Diagnosis typically involves clinical evaluation of the scar, including history of cyclic symptoms and prior surgeries. Imaging (e.g., ultrasound, MRI) may identify tissue growth, but definitive diagnosis often requires biopsy to confirm endometrial-like tissue. Hormonal suppression tests (e.g., with progestins) may help assess responsiveness.

Treatment Options

Treatment depends on symptom severity and may include hormonal therapy (e.g., progestins, GnRH agonists) to suppress tissue growth, or surgical excision of the affected scar tissue. Pain management and monitoring for recurrence are also key components of care.

Prognosis and Follow-Up

Prognosis is generally favorable with appropriate treatment, though recurrence is possible. Regular follow-up is recommended to monitor for symptom recurrence or new growth, especially if hormonal therapy is discontinued. Long-term management may be necessary for persistent cases.

Complications

  • Recurrence of endometriotic tissue in the scar.
  • Chronic pain or discomfort.
  • Infection or wound healing issues at the scar site.
  • Psychological impact from persistent symptoms.

Lifestyle & Prevention

  • Maintain open communication with healthcare providers about surgical history and symptoms.
  • Consider hormonal suppression in high-risk cases (e.g., after pelvic surgery).
  • Monitor scar sites for changes, especially during menstruation.

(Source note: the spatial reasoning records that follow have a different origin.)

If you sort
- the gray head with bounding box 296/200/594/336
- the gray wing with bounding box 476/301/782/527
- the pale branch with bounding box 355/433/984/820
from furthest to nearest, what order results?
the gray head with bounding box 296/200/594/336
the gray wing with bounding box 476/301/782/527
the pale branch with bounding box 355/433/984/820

When to Seek Professional Help

Seek care if scar-related pain is severe, worsening, or accompanied by bleeding, swelling, or infection. Prompt evaluation is important if symptoms interfere with daily activities or suggest tissue growth.

Tips for Medical Coders

Document the specific scar location (e.g., abdominal, pelvic) and any associated symptoms (e.g., cyclic pain, bleeding) to support code assignment. Include details of prior surgeries or hormonal influences if relevant. Ensure clear differentiation from other scar-related conditions to justify N80.6.